Wenn Sie auch einmal die heißkalten Genüsse des Cryo-Cooking erleben möchten – hier eine Anregung:

Carpaccio vom Limousin-Rind,
Oliventapenade im Aspikmantel,
Kryo-Schaum aus Parmesan

 

Oliventapenade

Zutaten
500 g schwarze Oliven ohne Kern, 40 g Parmesan, 40 g Kapern, 30 g Pinienkerne, ½ Knoblauchzehe, 30 g Olivenöl, 4 Anschovifilets, Meersalz, Schwarzer Pfeffer aus der Mühle

Zubereitung
Alle Zutaten im Pacojet oder in einer Küchenmaschine fein pürieren.

Aire von Parmesan

Zutaten
450 g Wasser, 500 g geriebener Parmesan, 3 g Lecite

Zubereitung
Das Wasser aufkochen, vom Herd nehmen und unter Rühren den Käse hinein geben, bis dieser geschmolzen ist. Zehn Minuten ziehen lassen und durch ein Sieb abgießen. Abkühlen lassen. Das Lecite unterrühren und mit dem Stabmixer aufschäumen.

Die Fertigstellung

Zutaten
25 g Tapenade (siehe Grundrezept), 25 g Olivenjus, 172 Gelatineblätter, 200 g Limousin-Rindfleisch, 20 g Olivenöl, Meersalz und schwarzer Pfeffer aus der Mühle, 8 EL Aire vom Parmesan, ½ Liter Flüssigstickstoff N2, 20 g Balsamicosirup (einreduzierter Balsamicoessig)

Hilfsmittel
Kleine rechteckige Pralinenförmchen

Zubereitung
Die Gelatine im Kaltwasserbad einweichen.
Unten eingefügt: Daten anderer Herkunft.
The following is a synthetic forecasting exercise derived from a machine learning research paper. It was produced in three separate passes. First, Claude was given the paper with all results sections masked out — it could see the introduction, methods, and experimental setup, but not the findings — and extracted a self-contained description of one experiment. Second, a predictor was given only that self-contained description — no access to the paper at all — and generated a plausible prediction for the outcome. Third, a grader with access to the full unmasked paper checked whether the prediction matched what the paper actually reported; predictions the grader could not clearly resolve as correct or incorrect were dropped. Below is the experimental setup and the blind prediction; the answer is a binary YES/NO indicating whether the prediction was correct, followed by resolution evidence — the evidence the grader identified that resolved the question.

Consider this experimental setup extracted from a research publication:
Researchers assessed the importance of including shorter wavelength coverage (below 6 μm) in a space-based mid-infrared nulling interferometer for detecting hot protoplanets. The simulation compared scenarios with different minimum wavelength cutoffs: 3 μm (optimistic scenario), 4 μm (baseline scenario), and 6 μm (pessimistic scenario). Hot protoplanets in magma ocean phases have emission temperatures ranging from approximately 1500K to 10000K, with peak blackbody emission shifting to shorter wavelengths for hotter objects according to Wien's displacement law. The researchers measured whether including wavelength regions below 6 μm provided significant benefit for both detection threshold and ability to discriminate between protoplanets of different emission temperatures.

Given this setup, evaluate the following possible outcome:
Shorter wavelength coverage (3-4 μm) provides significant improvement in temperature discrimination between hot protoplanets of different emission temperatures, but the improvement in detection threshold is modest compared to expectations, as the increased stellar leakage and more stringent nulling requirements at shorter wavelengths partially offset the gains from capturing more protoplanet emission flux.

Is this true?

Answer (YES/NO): NO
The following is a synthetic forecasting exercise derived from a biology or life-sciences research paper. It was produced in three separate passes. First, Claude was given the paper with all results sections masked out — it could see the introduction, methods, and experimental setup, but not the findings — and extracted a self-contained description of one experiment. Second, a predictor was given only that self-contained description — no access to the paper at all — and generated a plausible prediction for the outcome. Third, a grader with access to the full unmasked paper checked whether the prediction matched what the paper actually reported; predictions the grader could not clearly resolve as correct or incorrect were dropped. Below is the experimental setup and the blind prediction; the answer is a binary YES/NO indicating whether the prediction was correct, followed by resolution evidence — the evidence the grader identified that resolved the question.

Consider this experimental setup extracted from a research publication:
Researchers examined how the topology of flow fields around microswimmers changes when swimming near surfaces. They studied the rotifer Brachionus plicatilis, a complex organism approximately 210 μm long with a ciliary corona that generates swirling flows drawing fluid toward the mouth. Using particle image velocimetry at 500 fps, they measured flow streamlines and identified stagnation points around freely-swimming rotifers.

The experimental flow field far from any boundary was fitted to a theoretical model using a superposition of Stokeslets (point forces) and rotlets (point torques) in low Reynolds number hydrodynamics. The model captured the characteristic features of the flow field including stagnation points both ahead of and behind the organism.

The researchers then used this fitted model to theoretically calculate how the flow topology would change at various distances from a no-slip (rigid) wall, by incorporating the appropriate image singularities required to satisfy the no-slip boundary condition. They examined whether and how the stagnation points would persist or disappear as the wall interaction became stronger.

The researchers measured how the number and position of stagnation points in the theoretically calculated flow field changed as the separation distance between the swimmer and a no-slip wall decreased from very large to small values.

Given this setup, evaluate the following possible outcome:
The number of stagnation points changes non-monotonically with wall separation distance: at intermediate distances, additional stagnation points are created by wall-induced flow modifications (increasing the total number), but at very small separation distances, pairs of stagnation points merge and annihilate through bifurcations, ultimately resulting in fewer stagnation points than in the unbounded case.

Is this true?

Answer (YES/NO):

Den Olivenjus erwärmen und die Gelatine in der warmen Flüssigkeit auflösen. In den Rest der Tapenade einrühren und die Mischung auf die Pralinenförmchen verteilen. Im Kühlschrank gelieren lassen und dann aus den Förmchen holen. Aus dem Rindfleisch ein hauchfeines Carpaccio schneiden und mit Olivenöl, Meersalz und schwarzem Pfeffer würzen. Acht Löffel Aire von Parmesan in den Stickstoff eintauchen, vorsichtig wenden, gut durchfrieren lassen, dann herausschöpfen und direkt servieren. Anrichten wie auf dem Foto und mit Balsamicosirup abrunden.